You are creating the same set of objects but for different–different OS families. Here you have to handle the creation part as per OS, yes we are talking about a class whose core behavior is to create objects.

Whenever you get such kind of situations where the same set of objects are getting created differently depending upon the family, they belong to. You shall start thinking about abstract factory design pattern.


Abstract factory design pattern –

It is A class-based design pattern (not object-based). Very important for any product where the designer is looking at portability as one of the crucial aspects. It also maintains consistency among different platform targeted projects.

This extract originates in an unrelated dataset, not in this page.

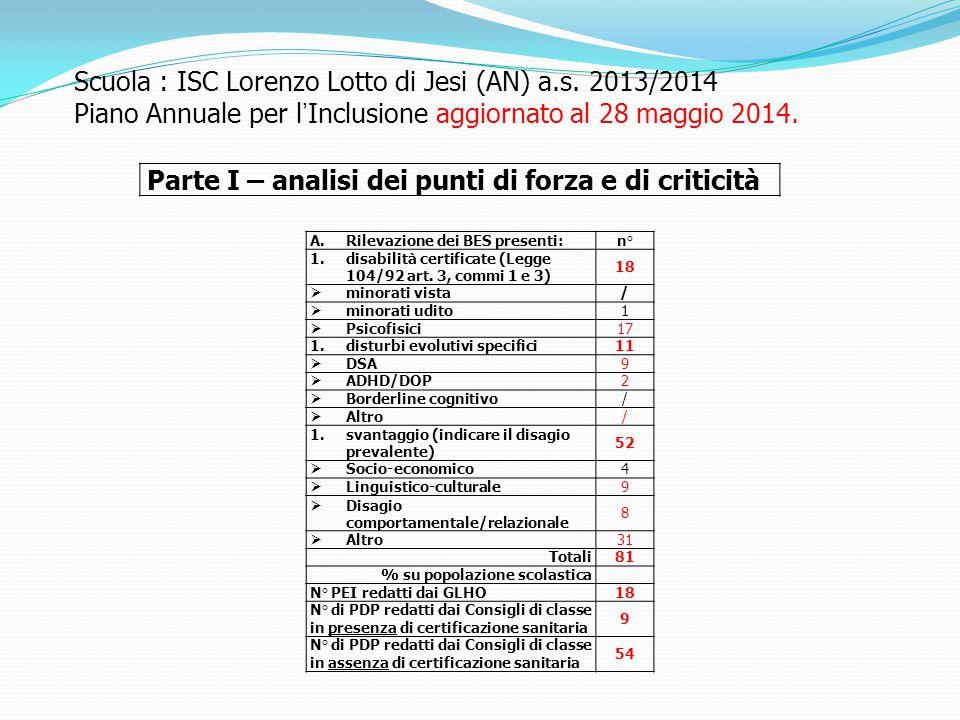 Scuola : ISC Lorenzo Lotto di Jesi (AN) a.s. 2013/2014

UML diagram representation –

abstract factory DP
UML structure of abstract factory design pattern (Click on picture to see zoom view).

Example -
abstract factory dp Ex
Example of abstract factory design pattern (Click on picture to see zoom view).

Different components - 
  • Abstract factory - We declare pure virtual functions. Remember one thing, the same set of objects gets created for different families. So the interface which you expose to the outer world should be able to create a full collection of objects. For example, we have a requirement to create 3 objects {obj1, obj2, and onj3} for two independent platforms. Abstract factory should expose an interface to create all three object for all families.
  • Concrete factory
  • Abstract product
  • Concrete product
  • Client
C++ code -



 #include<iostream>
 using namespace std;

 class Car
 {
  public:
  virtual void build() = 0;
 };

 //*********************************************************************************
 class EcosportForIndia : public Car
 {
  void build()
  {
  cout<<"Bulding ecosport for India"<<endl;
  }
 }; 

 //*********************************************************************************
 class EcosportForUSA : public Car
 {
  void build()
  {
  cout<<"Bulding ecosport for USA"<<endl; 
  }
 };

//*********************************************************************************
class AccordForIndia : public Car
 {
  void build()
  {
   cout<<"Bulding accord for India"<<endl;
  }
 };

//*********************************************************************************
class AccordForUSA : public Car
 {
  void build()
  {
   cout<<"Bulding accord for USA"<<endl;
  }
 };

 //*********************************************************************************

 class AbstractFactory
 {
  public:
  virtual Car* BuildEcosport() = 0;
  virtual Car* BuildAccord() = 0;
 };

 //*********************************************************************************
 class IndianFactory : public AbstractFactory
 {
  public:
  
  Car* BuildEcosport()
  {
   return new EcosportForIndia;
  }
  Car* BuildAccord()
  {
   return new AccordForIndia;
  }
 };
  
 //*********************************************************************************
 class USAFactory : public AbstractFactory
 {
  public:
  
  Car* BuildEcosport()
  {
   return new EcosportForUSA;
  }
  Car* BuildAccord()
  {
   return new AccordForUSA;
  }
 };

  AbstractFactory *factory;
 //*********************************************************************************
 int main(int argc, char** argv)
 {
 //#define IND -- We can comment or uncommant this line of code according to our req.
 #ifdef IND
    factory = new IndianFactory;
 #else // WINDOWS
    factory = new USAFactory;
 #endif
 
 Car *newCar1 = factory->BuildEcosport();
 newCar1->build();

 Car *newCar2 = factory->BuildAccord();
 newCar2->build();
 }
 }

Thanks for reading it. To learn more about design patterns and basic design principles, please see my web page.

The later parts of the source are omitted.